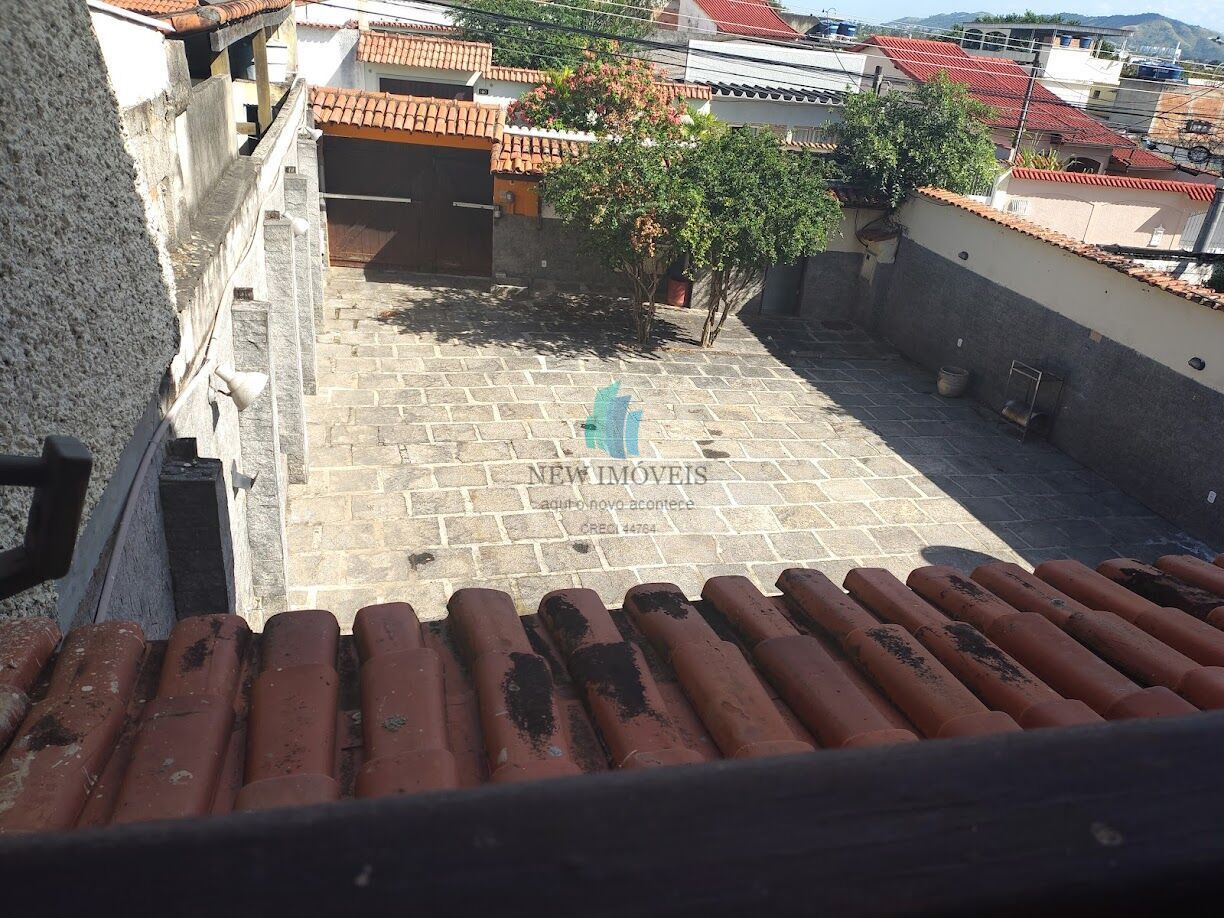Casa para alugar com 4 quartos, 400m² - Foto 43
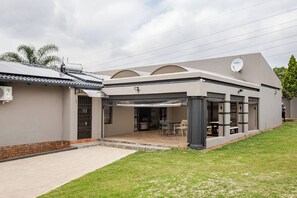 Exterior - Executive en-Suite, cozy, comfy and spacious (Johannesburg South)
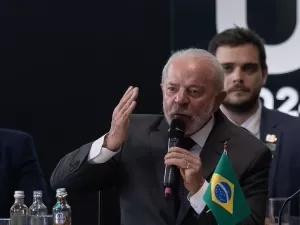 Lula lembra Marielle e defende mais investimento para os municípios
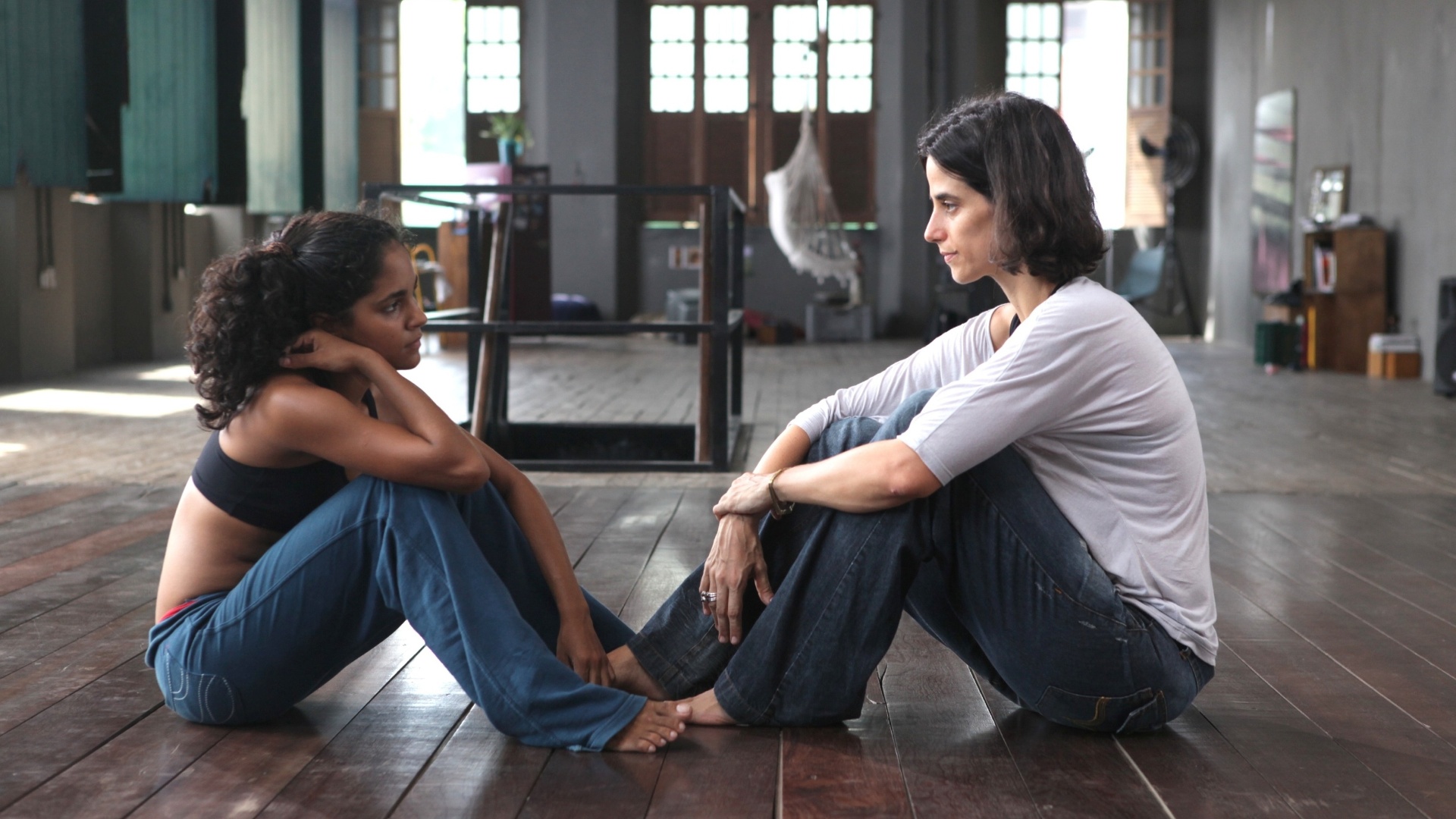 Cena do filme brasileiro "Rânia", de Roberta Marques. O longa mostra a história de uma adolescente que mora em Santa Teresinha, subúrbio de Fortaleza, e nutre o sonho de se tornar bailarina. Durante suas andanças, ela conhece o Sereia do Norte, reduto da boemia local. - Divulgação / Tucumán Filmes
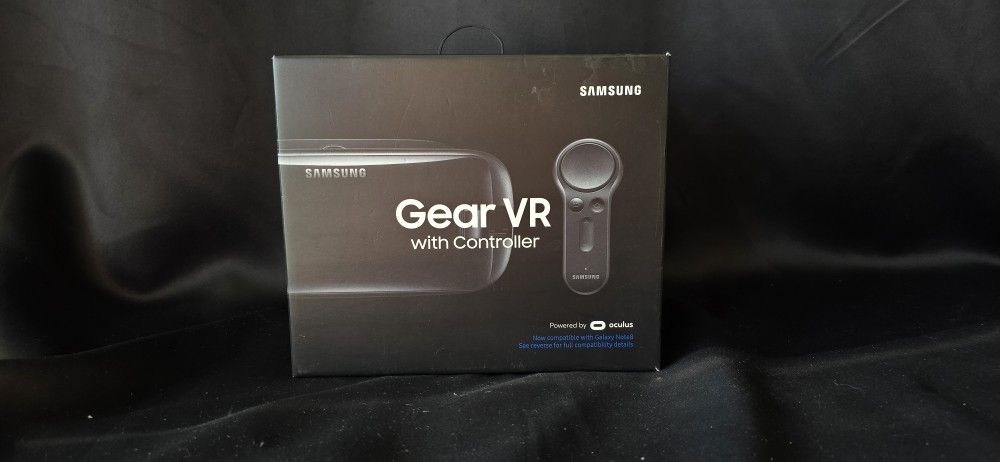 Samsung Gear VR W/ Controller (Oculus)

::::

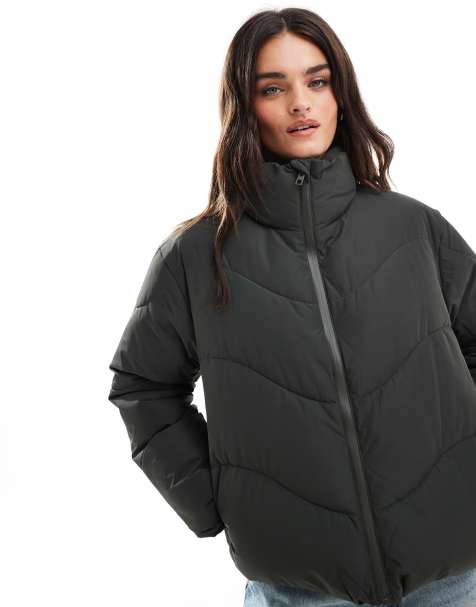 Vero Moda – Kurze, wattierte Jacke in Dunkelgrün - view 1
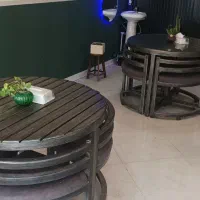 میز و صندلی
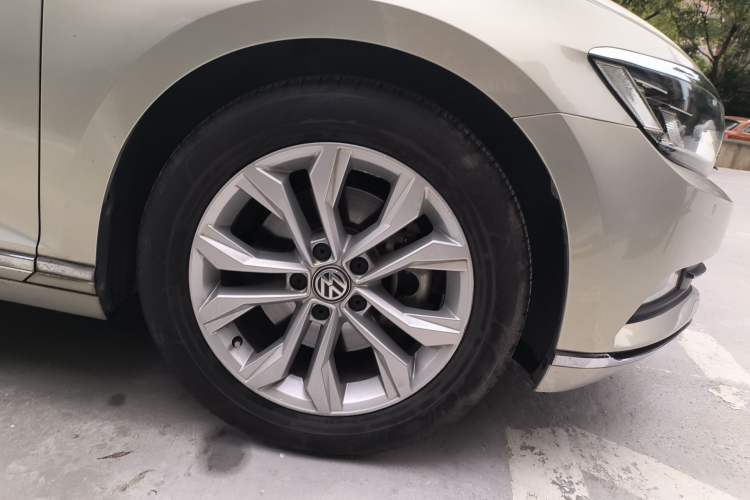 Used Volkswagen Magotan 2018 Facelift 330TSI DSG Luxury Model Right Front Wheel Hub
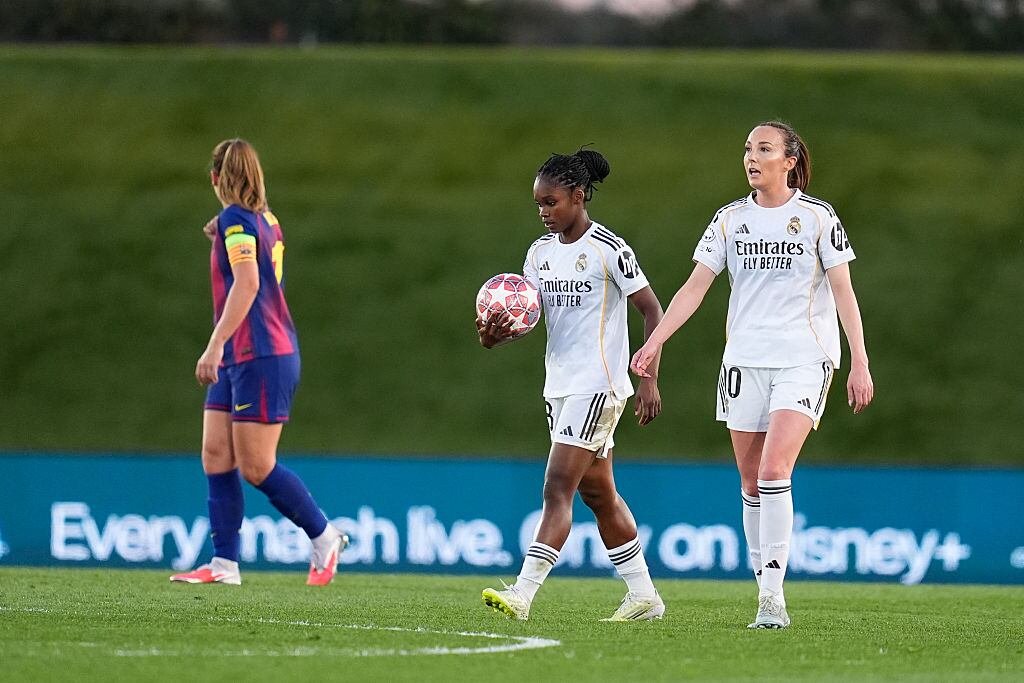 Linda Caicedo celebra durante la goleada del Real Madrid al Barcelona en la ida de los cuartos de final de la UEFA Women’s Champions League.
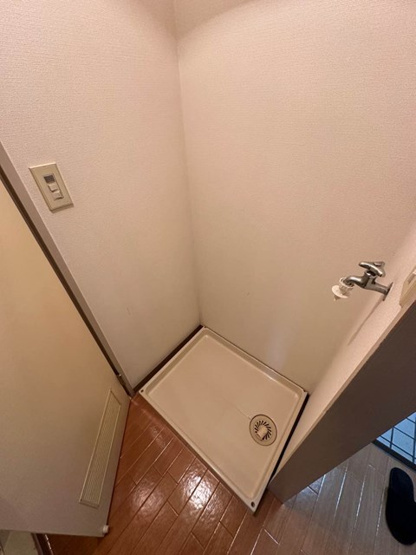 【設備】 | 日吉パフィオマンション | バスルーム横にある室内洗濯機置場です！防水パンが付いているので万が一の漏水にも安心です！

::::

▸ **Task prompt**
Switch "Wheel Hub" to "Brake Disc" in the records, starting at the line that contains "Vero Moda –" and ending at the line that contains "日吉パフィオマンション | バスルーム横にある室内洗濯機置場です！防水パンが付いているので万が一の漏水にも安心です！". Give those lines again with everything else unchanged, and leave the pictures out.

▸ **Answer to this task**
 Vero Moda – Kurze, wattierte Jacke in Dunkelgrün - view 1
 میز و صندلی
 Used Volkswagen Magotan 2018 Facelift 330TSI DSG Luxury Model Right Front Brake Disc
 Linda Caicedo celebra durante la goleada del Real Madrid al Barcelona en la ida de los cuartos de final de la UEFA Women’s Champions League.
 【設備】 | 日吉パフィオマンション | バスルーム横にある室内洗濯機置場です！防水パンが付いているので万が一の漏水にも安心です！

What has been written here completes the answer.